Output the listing word for word, minus images.
--- Information provided Enclosed Below ---
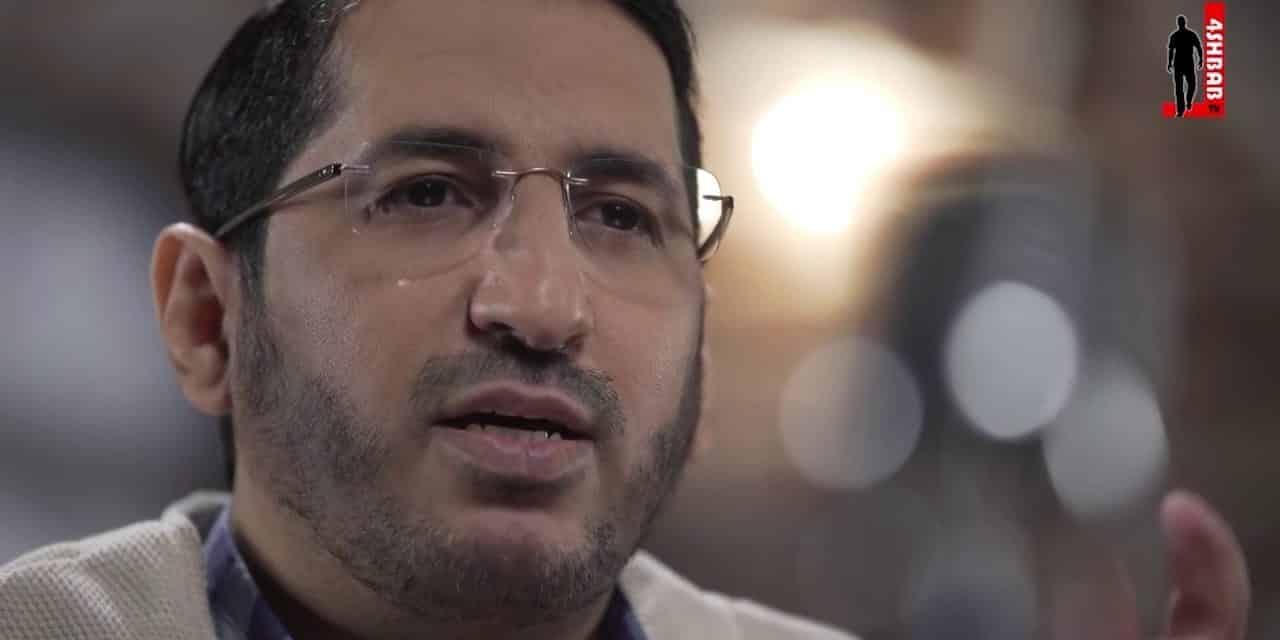 """ناشط يكشف كواليس فيديو """"العمري"""" المصوَّر تحت التعذيب"""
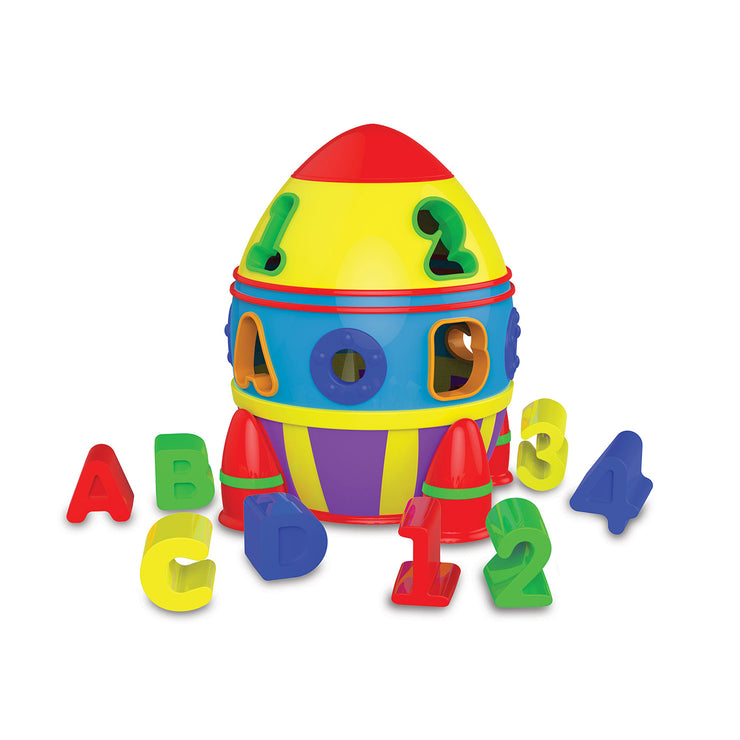 Rocket Shape Sorter (2961340629114)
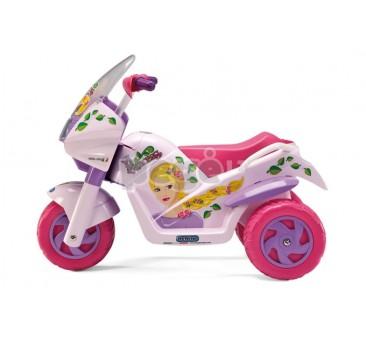 """Peg Perego"" triratis motociklas RAIDER PRINCESS"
--- End of Enclosed Information provided ---
■ **Solution for this exercise**
 """ناشط يكشف كواليس فيديو """"العمري"""" المصوَّر تحت التعذيب"""
 Rocket Shape Sorter (2961340629114)
 """Peg Perego"" triratis motociklas RAIDER PRINCESS"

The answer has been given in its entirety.